Benchmark analysis

by yudaica2013 ·

“optimal”: 0.4 If> 0.6 means that the company is losing financial autonomy against third parties.
If <0.4 that the company may have an excess of capital (it is advisable to have a certain proportion of debts)
Complementing the above criteria, you can say, hold the “optimal” that:
For every unit that receives the asset Management money, 0.6 units monteratias fall, and are financed at short-term debt
and long term, while 0.4 monetary units are funded by the capital of that (ie, shareholders).
Another possible way of interpretation equivalent, may be:
60 of total assets, has been funded by the creditors of short and long term.

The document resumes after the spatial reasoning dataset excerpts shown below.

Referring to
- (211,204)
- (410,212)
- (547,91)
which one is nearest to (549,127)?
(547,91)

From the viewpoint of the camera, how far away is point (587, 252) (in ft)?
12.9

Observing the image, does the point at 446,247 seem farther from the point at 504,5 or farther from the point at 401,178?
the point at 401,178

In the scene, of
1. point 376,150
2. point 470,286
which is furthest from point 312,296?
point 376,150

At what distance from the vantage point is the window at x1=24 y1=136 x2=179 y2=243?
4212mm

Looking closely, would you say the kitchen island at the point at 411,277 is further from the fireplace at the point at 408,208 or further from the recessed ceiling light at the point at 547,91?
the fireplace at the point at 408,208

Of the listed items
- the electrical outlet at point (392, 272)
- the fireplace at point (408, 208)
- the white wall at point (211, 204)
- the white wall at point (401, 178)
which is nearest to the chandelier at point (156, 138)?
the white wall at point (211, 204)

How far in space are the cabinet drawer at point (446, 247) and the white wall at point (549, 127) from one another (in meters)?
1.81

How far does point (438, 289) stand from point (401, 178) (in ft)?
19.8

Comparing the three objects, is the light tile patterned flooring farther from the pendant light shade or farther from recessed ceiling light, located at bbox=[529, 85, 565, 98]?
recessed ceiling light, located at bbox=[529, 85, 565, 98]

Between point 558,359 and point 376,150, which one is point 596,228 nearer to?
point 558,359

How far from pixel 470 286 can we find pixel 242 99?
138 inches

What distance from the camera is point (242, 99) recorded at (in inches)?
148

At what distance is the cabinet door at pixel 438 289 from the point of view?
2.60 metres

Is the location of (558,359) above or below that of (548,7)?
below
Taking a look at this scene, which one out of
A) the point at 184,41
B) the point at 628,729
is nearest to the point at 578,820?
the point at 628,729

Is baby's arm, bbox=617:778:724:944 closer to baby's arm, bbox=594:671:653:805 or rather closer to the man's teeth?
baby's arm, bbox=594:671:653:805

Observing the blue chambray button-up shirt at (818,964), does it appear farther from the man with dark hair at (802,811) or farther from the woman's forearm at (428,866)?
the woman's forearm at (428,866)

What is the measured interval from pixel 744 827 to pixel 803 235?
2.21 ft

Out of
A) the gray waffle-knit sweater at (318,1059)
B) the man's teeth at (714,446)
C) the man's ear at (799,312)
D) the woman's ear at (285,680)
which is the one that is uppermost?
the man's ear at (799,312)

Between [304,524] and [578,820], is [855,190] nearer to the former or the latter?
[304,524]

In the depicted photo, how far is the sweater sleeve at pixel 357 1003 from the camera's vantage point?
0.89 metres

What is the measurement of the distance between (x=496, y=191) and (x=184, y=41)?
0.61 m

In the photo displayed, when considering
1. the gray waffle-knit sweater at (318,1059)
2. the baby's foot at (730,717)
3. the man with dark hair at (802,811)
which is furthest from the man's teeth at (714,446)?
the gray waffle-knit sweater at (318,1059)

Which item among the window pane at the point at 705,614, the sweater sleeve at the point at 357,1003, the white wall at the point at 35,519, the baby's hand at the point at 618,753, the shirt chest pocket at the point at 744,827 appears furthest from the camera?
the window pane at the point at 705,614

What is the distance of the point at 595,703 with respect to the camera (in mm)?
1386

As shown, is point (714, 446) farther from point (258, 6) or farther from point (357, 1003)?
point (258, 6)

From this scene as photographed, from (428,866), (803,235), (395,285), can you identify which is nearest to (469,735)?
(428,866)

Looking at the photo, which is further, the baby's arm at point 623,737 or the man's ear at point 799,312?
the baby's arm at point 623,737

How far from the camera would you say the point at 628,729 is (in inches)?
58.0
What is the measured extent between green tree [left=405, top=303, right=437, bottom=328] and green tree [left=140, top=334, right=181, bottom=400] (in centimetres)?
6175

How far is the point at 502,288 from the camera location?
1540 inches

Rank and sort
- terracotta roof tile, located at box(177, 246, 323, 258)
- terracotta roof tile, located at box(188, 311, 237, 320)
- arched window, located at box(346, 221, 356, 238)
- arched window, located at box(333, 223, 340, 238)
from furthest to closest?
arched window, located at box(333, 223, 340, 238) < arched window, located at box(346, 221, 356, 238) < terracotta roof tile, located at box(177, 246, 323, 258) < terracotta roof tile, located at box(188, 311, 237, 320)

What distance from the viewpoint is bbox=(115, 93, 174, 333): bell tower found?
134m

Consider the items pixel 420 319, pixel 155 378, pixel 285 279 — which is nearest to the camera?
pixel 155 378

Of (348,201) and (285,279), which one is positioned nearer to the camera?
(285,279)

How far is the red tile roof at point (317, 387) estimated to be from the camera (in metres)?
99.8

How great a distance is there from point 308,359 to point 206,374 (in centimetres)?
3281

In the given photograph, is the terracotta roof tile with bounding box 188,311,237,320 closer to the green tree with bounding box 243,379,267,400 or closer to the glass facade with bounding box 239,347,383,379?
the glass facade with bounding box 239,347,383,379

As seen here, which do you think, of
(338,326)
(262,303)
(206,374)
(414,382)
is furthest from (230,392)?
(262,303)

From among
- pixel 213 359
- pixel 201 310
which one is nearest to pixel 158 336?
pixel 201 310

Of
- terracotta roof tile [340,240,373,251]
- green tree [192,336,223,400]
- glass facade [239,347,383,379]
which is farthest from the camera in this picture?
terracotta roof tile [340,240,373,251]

Jan 23 (Bloomberg) – Hedge funds lost money in 2008 than a Ernst year on record. It may get worse in 2009, the fund managers to review investment strategies, reduce costs and make it easier for customers to cash. Jamie Tisch
Jan. 26 (Bloomberg) – Sparx Group Co, Asias biggest hedge-fund manager will miss its target of 5 trillion asset yen ( 57 billion) in March 2011 due to redemptions and losses amid the global market rout.
Jan 21 (Bloomberg) – Deutsche Bank AG, Germanys biggest bank, said it suffered no losses of Ernst its U.S. Jamie Tisch capital and hedge funds is CQ opportunities.
Hedge funds saw a record amount of the payments in the fourth quarter as investors remained averse to risk.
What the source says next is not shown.